What this task involves |
Give again, exactly and without pictures, the lines running from the line with "The_Hateful_Eight1" to the end of the records below.
+++ Input for this task +++
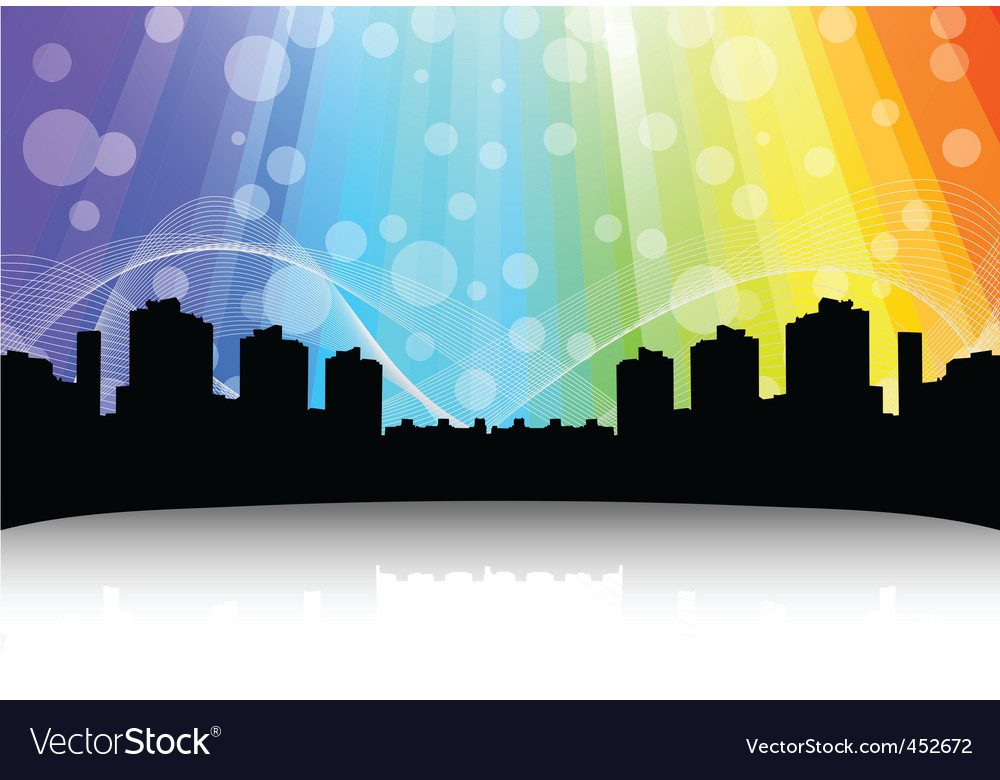 Cityscape design abstract background vector | Price: 1 Credit (USD $1)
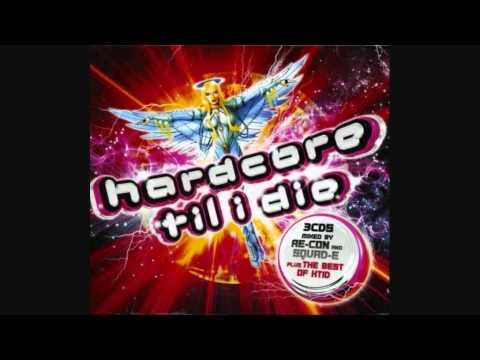 Voodoo & Serano....'Overload' (Best of HTID)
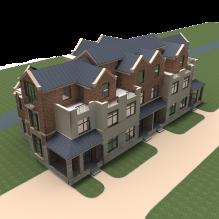 欧式别墅-室外建筑-住宅-CG模型-3D城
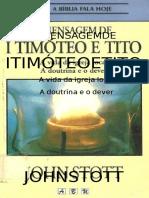 A Mensagem de 1 Timóteo e Tito.pptx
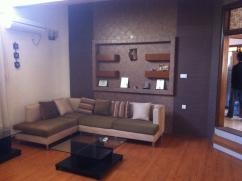 500 Sq Yard 5 Bedrooms Nice Location Bungalow For Sale On Khayaban-e-Sehar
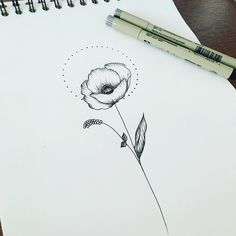 Resultado de imagen para minimalist poppies tattoo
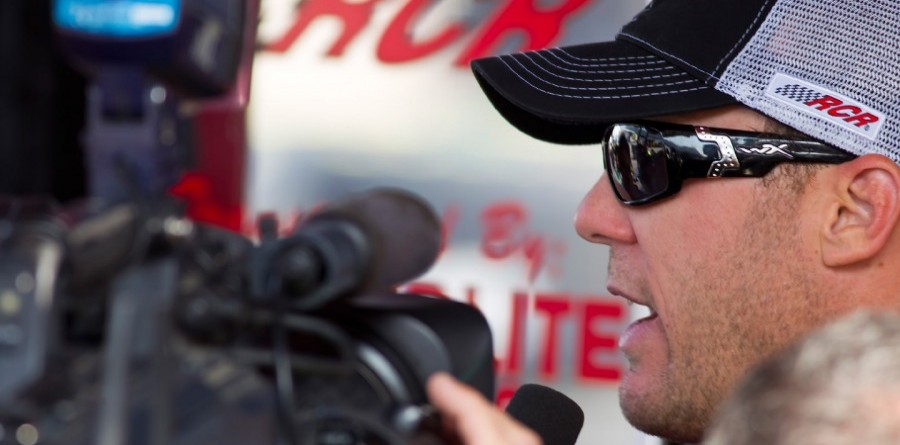 Kevin Harvick - Dover Friday media visit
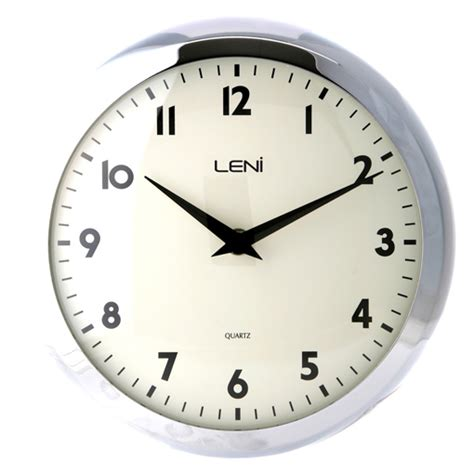 clock buy buy leni chrome retro wall clock purely wall clocks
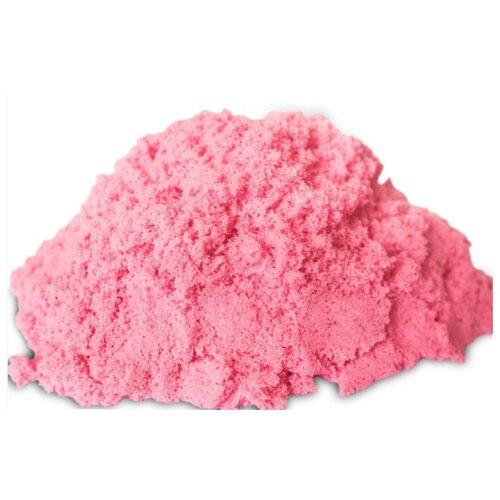 Кинетический песок LORI Домашняя песочница, розовый, 0.7 кг, пластиковый контейнер
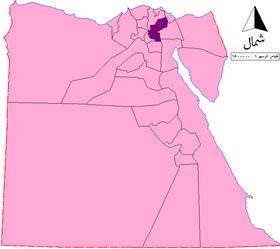 محافظة الشرقية ويكيبيديا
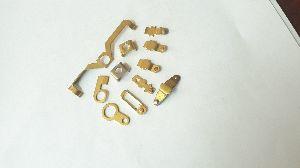 Brass Sheet Cuttings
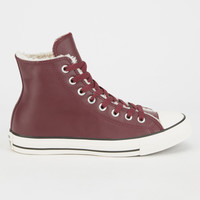 Converse Chuck Taylor All Star Hi Shearling Womens Shoes Borde  In Sizes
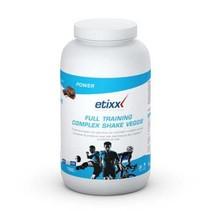Etixx Full Training Complex (1,5kg) Chocolade Soja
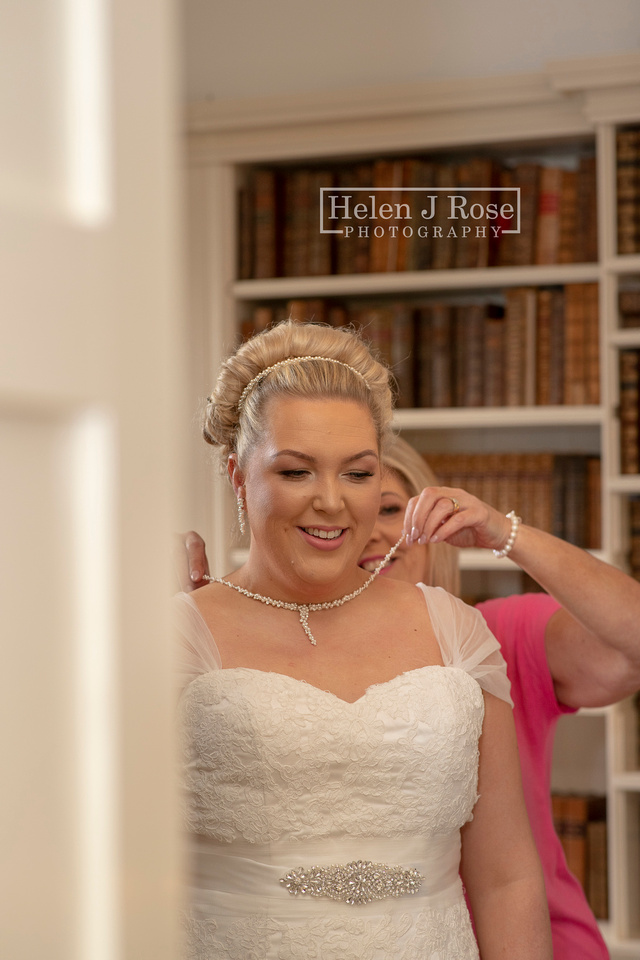 welsh wedding photographer - rct wedding photographer - Fonmon wedding photographer (118)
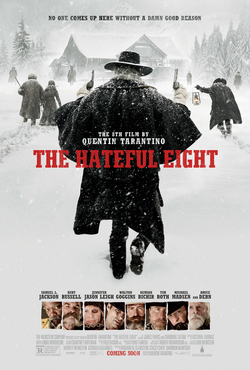 The_Hateful_Eight1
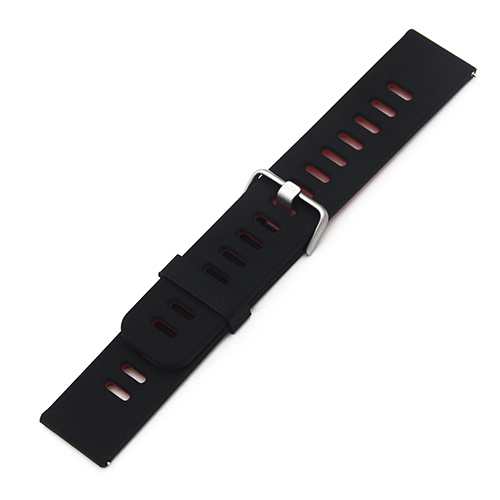 Silicone Rubber Watch Band 22mm for Breitling Watchband Strap Wrist Loop Belt Bracelet Black Blue Red + Tool + Spring Bar | Watchbands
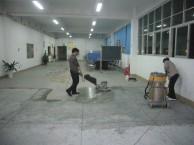 重庆江津家庭保洁收费玻璃清洗专业服务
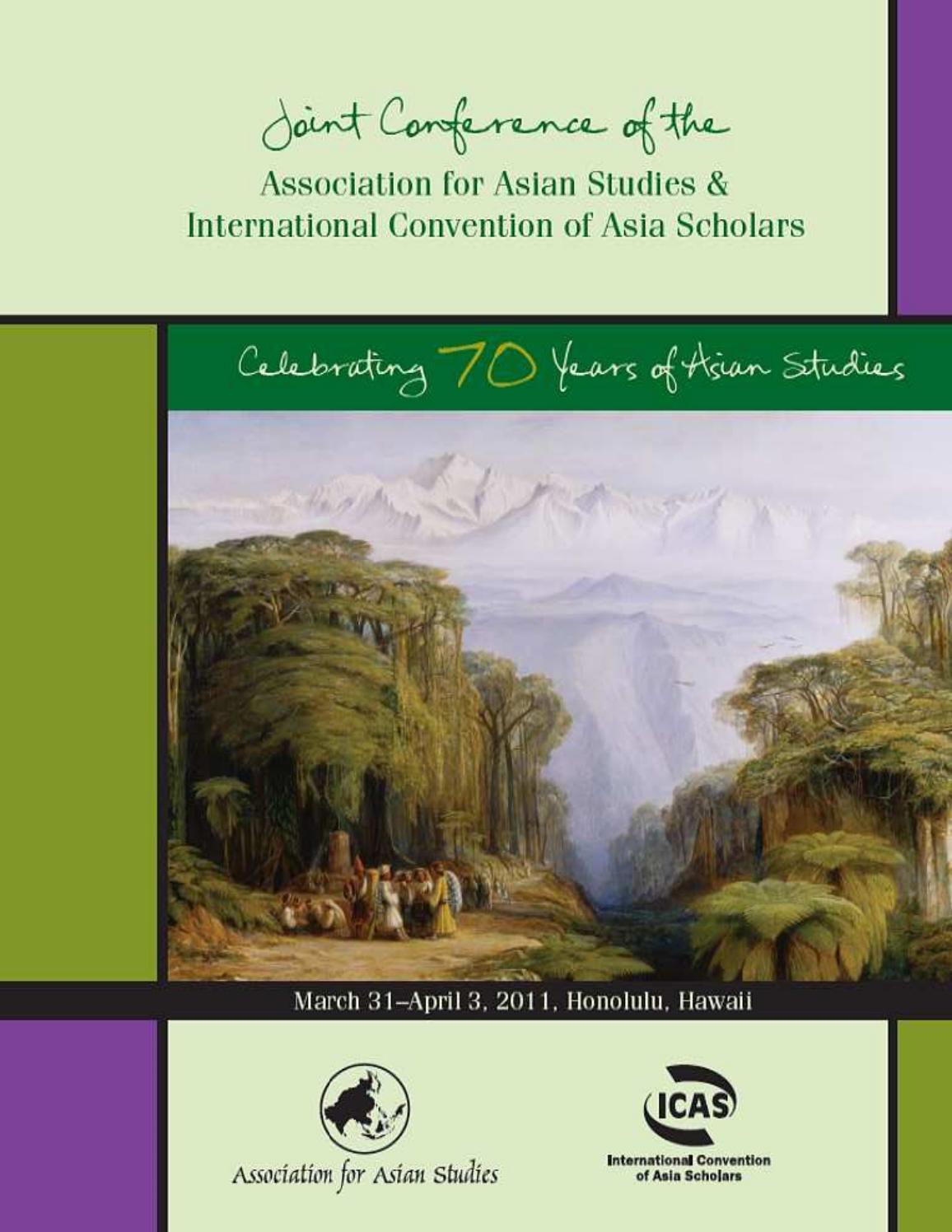 Border Portal Binus : border, portal, binus, International, Institute, Asian, Studies, Issuu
+++
Output of the task |
 The_Hateful_Eight1
 Silicone Rubber Watch Band 22mm for Breitling Watchband Strap Wrist Loop Belt Bracelet Black Blue Red + Tool + Spring Bar | Watchbands
 重庆江津家庭保洁收费玻璃清洗专业服务
 Border Portal Binus : border, portal, binus, International, Institute, Asian, Studies, Issuu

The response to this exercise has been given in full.